I tu właśnie dochodzi się do ogółu, który jest jednocześnie clou egzystencji i oceny LCD-i4. Mówiąc wprost, i4 są dla mnie na dzień dzisiejszy najlepiej grającymi, najbardziej wyrafinowanymi, najbardziej intymnymi słuchawkami tego typu, z jakimi miałem styczność, a jednocześnie obdarzonymi największym potencjałem do modyfikacji, by ich naturalność i przyjemność serwować w jeszcze większym stopniu, awansując do bardzo oszczędnie przeze mnie serwowanego określenia referencji. Istotą LCD-i4 jest to, że sprzęt ten potrafi zniknąć, pozostawić mnie sam na sam z muzyką, z emocjami, z przyjemnością. Słuchawki, które to potrafią, są zawsze na szczycie mojej osobistej listy rankingowej, obejmującej bardzo skromną ilość modeli, które spokojnie mieszczą się na palcach może nawet jednej ręki. W każdym razie obu na pewno.

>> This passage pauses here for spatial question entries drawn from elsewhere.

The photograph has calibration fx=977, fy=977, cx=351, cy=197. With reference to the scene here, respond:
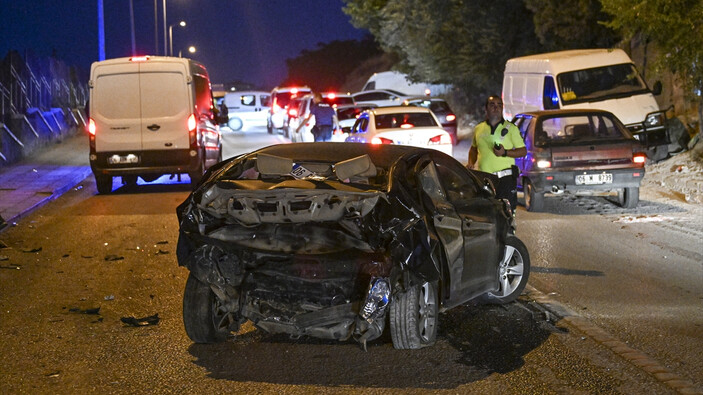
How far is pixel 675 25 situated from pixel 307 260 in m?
13.5

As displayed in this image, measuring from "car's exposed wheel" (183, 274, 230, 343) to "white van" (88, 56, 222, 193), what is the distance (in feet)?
37.3

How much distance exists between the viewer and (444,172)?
7.69 m

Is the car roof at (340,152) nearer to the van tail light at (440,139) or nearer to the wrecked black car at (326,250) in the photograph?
the wrecked black car at (326,250)

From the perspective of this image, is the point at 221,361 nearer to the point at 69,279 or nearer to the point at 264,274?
the point at 264,274

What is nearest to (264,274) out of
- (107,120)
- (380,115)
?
(107,120)

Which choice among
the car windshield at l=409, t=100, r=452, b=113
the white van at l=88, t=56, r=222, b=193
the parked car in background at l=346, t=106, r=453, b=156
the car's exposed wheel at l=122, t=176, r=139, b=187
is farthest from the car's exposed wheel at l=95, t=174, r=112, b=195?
the car windshield at l=409, t=100, r=452, b=113

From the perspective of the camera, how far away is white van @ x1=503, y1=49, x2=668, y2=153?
20.6 metres

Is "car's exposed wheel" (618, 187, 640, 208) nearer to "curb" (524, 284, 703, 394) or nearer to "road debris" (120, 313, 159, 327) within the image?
"curb" (524, 284, 703, 394)

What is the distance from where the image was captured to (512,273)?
839 cm

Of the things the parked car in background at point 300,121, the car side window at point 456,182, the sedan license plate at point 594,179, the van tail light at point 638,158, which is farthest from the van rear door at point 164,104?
the car side window at point 456,182

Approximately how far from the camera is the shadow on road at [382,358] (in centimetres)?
621

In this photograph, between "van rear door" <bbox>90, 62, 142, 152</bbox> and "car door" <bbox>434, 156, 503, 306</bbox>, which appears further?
"van rear door" <bbox>90, 62, 142, 152</bbox>

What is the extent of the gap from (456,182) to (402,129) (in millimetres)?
11476

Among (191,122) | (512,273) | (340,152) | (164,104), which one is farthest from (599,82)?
(340,152)
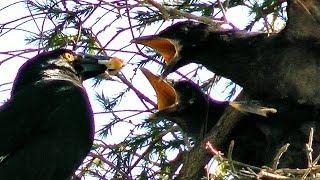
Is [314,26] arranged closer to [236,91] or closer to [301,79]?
[301,79]

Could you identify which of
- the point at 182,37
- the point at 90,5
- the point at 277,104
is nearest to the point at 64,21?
the point at 90,5

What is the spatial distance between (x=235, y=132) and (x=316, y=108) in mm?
378

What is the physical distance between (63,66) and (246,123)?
875 millimetres

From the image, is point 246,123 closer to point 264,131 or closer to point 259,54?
point 264,131

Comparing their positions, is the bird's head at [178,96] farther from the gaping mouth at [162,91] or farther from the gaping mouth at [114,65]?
the gaping mouth at [114,65]

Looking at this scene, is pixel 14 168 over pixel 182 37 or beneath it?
beneath

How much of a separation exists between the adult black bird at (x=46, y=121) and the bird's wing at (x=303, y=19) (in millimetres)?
813

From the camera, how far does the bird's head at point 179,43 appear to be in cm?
562

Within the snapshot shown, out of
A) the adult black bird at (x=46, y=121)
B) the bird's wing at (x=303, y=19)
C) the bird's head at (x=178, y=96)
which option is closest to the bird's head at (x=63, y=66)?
the adult black bird at (x=46, y=121)

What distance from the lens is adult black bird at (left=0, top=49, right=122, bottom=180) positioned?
4.89 meters

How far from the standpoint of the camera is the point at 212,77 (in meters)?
5.80

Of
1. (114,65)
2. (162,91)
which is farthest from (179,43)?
(114,65)

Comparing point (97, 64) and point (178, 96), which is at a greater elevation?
point (97, 64)

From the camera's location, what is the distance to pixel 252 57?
5.52 metres
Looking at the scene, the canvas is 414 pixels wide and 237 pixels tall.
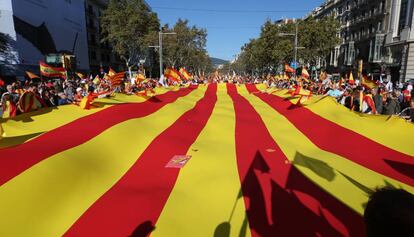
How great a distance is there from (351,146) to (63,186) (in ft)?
16.0

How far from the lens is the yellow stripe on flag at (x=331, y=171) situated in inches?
164

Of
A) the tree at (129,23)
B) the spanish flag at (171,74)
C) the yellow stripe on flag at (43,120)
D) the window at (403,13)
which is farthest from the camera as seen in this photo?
the window at (403,13)

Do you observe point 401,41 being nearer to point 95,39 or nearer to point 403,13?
point 403,13

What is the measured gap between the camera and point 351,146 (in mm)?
6137

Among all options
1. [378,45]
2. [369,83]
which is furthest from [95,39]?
[369,83]

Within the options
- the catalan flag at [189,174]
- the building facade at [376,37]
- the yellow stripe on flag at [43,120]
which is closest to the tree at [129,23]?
the building facade at [376,37]

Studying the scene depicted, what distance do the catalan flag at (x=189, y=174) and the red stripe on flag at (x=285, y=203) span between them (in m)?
0.01

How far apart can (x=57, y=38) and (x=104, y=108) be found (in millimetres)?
35204

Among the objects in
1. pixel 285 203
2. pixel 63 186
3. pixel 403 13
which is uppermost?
pixel 403 13

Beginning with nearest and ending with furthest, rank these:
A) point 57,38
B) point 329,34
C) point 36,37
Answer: point 36,37
point 57,38
point 329,34

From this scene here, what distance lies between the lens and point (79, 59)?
1727 inches

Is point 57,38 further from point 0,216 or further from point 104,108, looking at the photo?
point 0,216

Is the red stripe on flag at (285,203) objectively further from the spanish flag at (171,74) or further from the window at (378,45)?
the window at (378,45)

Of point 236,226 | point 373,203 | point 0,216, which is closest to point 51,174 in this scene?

Ten obraz dodatkowo zmienia się w zależności od zastosowanego źródła, okablowania jak pisałem, zastosowania Cipherów, VST… mamy do dyspozycji naprawdę wiele kombinacji i w praktycznie wszystkich się odnalazłem, wszystkie grały mi przyjemnie, raz bardziej naturalnie, raz bardziej monitorowo, ale z wygarem i formatem. Na Cipherach słuchawki dostają albo większej muzykalności i basu Ciphera Bluetooth (CBT), albo całościowej agresji i potężnego zastrzyku elektryzującej wręcz energii z Ciphera v2 (CLC) z potężnym i głębokim basem, który powoduje, że jak nic stają mi przed oczami LCD-4 i to jakimś mistycznym, ultra-lekkim i wygodnym formacie.

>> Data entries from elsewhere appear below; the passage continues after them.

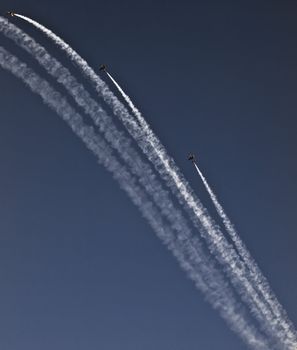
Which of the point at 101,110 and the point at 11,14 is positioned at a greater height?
the point at 11,14

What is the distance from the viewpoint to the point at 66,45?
7875 centimetres

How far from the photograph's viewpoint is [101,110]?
78.6m

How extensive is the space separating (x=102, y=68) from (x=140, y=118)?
8392mm

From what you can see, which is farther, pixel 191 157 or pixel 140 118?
pixel 191 157

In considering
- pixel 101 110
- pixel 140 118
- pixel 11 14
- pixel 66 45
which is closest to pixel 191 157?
pixel 140 118

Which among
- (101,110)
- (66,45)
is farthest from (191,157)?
(66,45)

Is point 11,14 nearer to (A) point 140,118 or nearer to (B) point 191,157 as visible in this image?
(A) point 140,118

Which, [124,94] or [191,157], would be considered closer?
[124,94]

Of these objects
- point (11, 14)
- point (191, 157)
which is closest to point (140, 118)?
point (191, 157)

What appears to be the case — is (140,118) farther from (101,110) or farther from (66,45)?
(66,45)

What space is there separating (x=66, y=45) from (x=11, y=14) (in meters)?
8.06

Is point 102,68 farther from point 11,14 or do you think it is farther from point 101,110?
point 11,14

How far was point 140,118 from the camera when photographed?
81062mm

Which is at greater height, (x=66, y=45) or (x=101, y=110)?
(x=66, y=45)
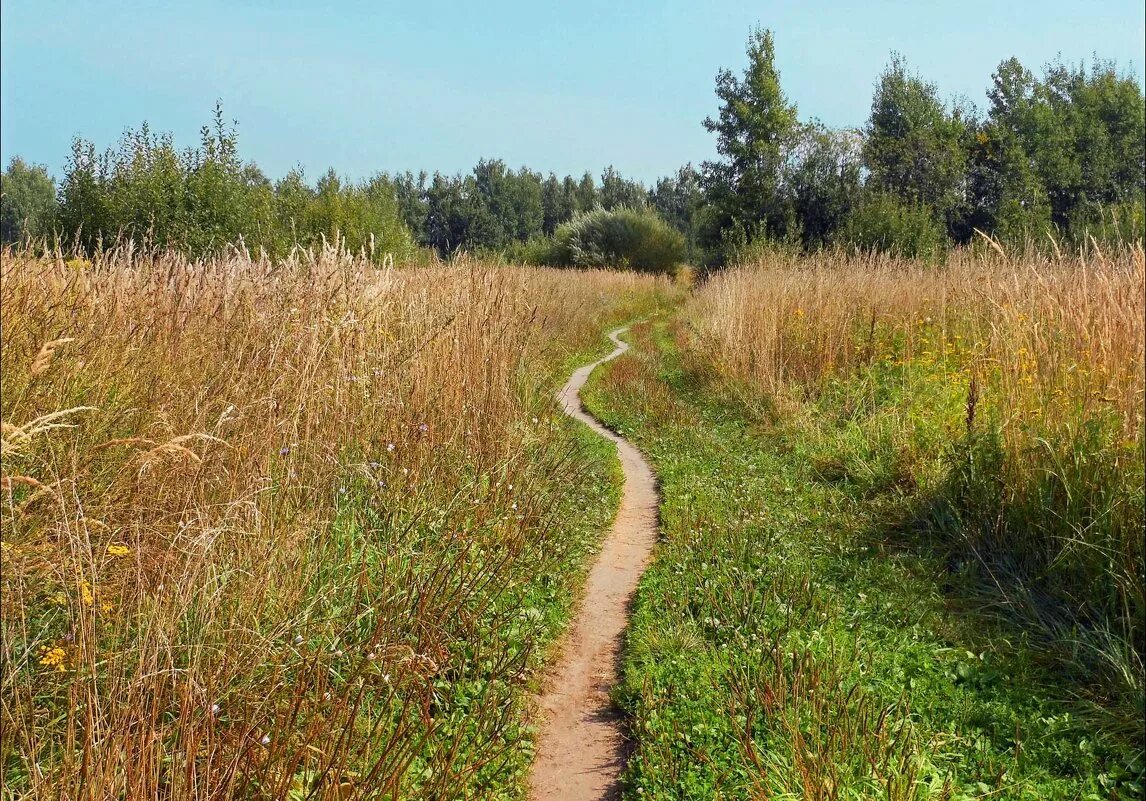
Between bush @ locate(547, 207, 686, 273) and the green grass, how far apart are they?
33.3 meters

Choć wciąż mają swoją manierę grania, to efekty czy to z CLC, czy nawet po Revealu z dobrego toru, są piorunujące. Ta naturalność, swoboda, realizm… po prostu zakochałem się w ich graniu. Wiele osób wskazywało je jako słuchawki klasowo zawieszone między LCD-3 a LCD-4 i jeśli tak, to dla mnie ten poziom jest absolutnie wystarczający. Jest w nich jakaś magia, która powoduje, że człowiek ma uszy zarezerwowane na teatr tylko jednego aktora, a muzykę połyka jak pelikan, przesiadując do ekstremalnie późnych godzin nocnych, jakby wręcz przyspawany do fotela. A to jeszcze jeden album, a jeszcze ten utwór na koniec wrzucę, a to to, a to siamto. A godziny lecą. Muzyka staje się nami, a my stajemy się muzyką. Te słuchawki robią z nią to, co robiły LCD-4, tyle że mam wrażenie, że nie mając ich wad (mają własne).

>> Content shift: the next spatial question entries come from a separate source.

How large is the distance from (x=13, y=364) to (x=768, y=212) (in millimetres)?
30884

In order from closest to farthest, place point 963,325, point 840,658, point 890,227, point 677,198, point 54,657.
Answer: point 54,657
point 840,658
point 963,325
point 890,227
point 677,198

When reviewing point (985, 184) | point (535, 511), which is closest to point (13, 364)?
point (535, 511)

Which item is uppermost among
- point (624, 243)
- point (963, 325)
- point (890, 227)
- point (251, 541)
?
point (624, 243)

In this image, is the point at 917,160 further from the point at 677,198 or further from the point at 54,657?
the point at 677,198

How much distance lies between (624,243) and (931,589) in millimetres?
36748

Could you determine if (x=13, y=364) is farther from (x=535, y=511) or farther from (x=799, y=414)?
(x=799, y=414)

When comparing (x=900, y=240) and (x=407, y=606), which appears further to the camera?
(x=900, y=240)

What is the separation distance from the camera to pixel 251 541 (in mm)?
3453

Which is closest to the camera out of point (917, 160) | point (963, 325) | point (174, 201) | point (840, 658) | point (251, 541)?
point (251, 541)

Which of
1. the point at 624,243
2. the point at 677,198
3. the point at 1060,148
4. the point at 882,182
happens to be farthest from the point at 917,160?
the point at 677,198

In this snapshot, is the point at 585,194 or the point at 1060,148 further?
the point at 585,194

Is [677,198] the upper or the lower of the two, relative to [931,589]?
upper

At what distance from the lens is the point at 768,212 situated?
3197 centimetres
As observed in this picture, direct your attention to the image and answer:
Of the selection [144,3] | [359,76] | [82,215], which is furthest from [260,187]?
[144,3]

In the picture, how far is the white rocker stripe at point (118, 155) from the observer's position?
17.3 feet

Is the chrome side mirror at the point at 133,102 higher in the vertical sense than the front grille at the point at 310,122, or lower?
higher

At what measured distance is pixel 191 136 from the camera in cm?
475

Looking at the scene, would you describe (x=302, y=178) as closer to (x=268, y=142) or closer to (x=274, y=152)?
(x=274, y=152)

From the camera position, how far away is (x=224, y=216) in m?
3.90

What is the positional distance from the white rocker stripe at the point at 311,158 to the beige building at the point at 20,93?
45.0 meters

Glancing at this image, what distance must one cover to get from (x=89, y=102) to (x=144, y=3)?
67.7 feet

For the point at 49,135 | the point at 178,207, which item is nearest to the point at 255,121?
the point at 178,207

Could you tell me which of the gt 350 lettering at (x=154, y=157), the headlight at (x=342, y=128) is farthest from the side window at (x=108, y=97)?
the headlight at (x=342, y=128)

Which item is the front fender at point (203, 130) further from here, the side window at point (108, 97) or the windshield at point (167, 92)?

Sekret i4 polega na ich mistycyzmie, osiąganym poprzez połączenie kapitalnej jakości dźwięku i czystości oraz genialnie wpasowującej się w mój gust tonalności płynnie łączącej wysoką detaliczność z muzykalnością i swobodą kreacji. Dzieje się to praktycznie zawsze, głównie przy użyciu wtyczki Reveal i obu Cipherów. Brzmienie fabryczne jest również w porządku, ma cały czas swoje przymiotniki jakościowe, a jedynie tonalność sopranu staje się lekko przechylona poza linię strzału, barwowo. Wciąż, nie jest źle i jestem okrutnie zaskoczony jak świetnie sprawdzają się dosłownie „wprost z pudełka”, ale to jest prawdopodobnie – obok ceny – największa „wada” LCD-i4, że na Cipherach lub wtyczkach VST czują się jak ryba w wodzie, ale jeśli oprzeć się wyłącznie o dobór toru analogowego, aby zagrało to finalnie w taki sposób, jest to moim zdaniem karkołomne, jeśli nie wprost niewykonalne, ponieważ tor musiałby mieć sam w sobie bardzo specyficzną korekcję tonalną, która nie pracowałaby w zasadzie z żadną inną parą słuchawek. A na takie dedykowanie co najwyżej może się zdecydować sam producent (i zdecydował – wypuszczając wzmacniacz The King II).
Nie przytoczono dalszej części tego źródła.